1780 - Aug. 16th – Battle of Camden: Gen. Horatio Gates outnumbers the British but British regulars put American Rebels to flight.
 
- Sept. – Benedict Arnold turns to the British side.
 
- Oct. 7th – Battle of King’s Mountain, North Carolina. Col. Patrick Ferguson sent by Cornwallis (Ferguson killed and almost entire army captured).
 
1781
– Battle of Cowpens (near Charleston, South Carolina)
 
– Battle of Guilford Court House – British winners but because so many casualities cannot pursue American’s.
 
- Oct. 19th – Battle of Yorktown British defeated and lay down arms.
 
1782 - Nov. - Preliminary peace agreement signed to end the war. Treaty of Separation.
 
1783 - Apr. 15th – Peace agreement ratified by American Congress.
 
- Sept. – Parallel agreements made between Britain and the Burbon nations and with the Dutch.
 
– End of the American Revolution
 
– Treaty of Paris
 
- May 4th – Landing of Loyalists at Shelburne, Nova Scotia
 
- May 18th – Landing of Loyalists at Saint John, New Brunswick
 
- Oct. – Arrival of Loyalists at Fredericton, New Brunswick ? (Nova Scotia)

# TASK TO CARRY OUT
Transcribe the Revolutionary War timeline above word for word, from "1783 - Apr." to "with the Dutch.".

# RECORDED DATA
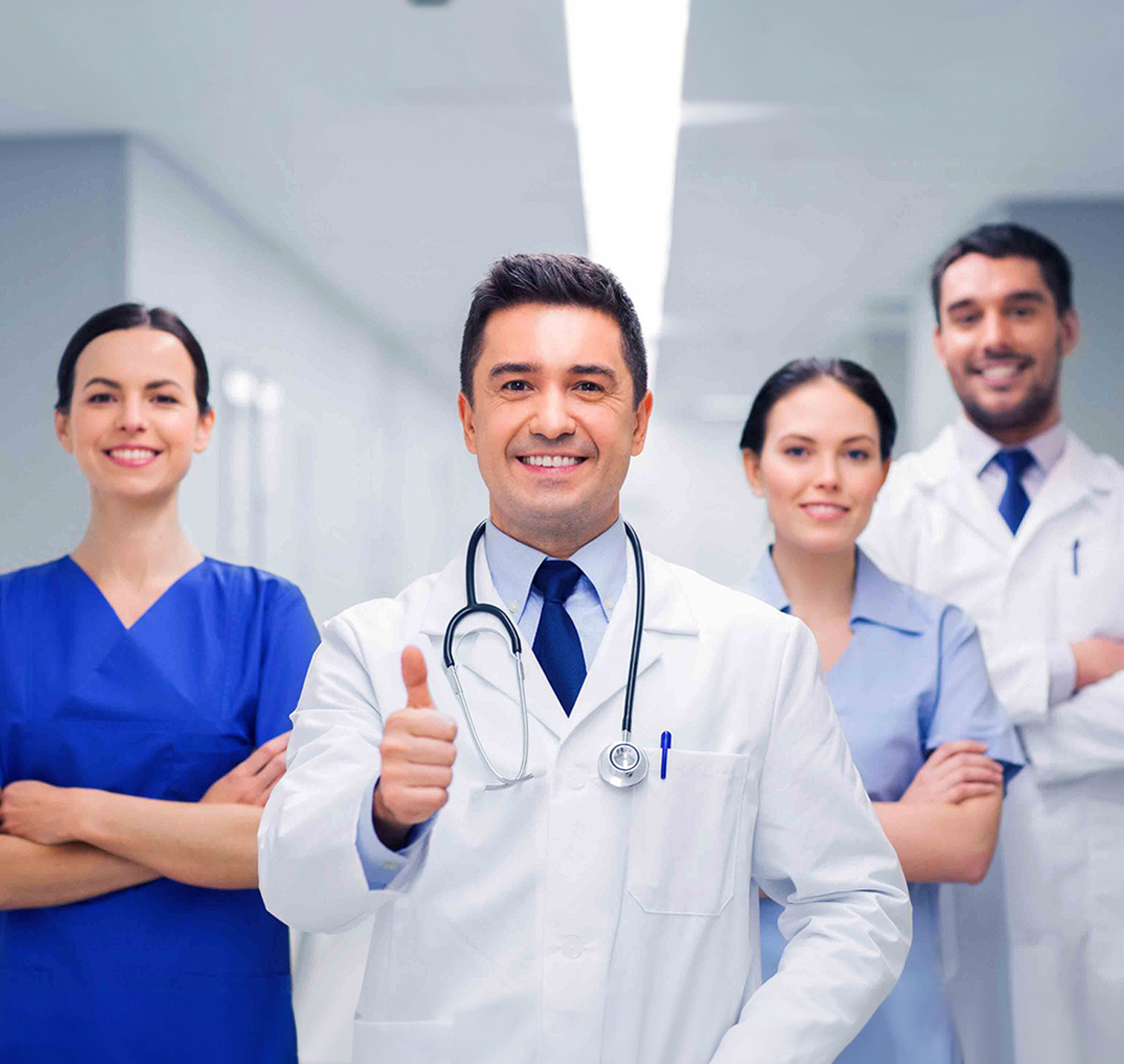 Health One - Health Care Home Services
---
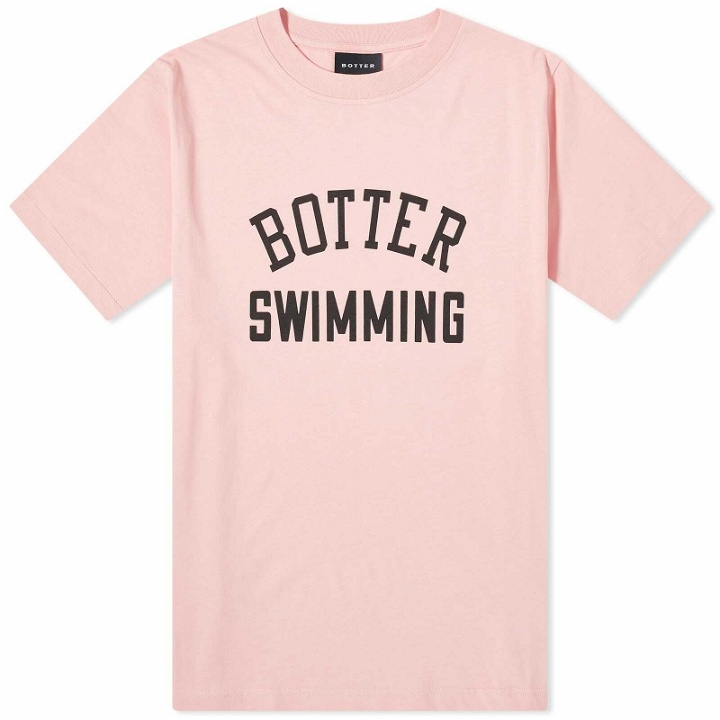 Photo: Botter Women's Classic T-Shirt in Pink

# RESULT
1783 - Apr. 15th – Peace agreement ratified by American Congress.
 
- Sept. – Parallel agreements made between Britain and the Burbon nations and with the Dutch.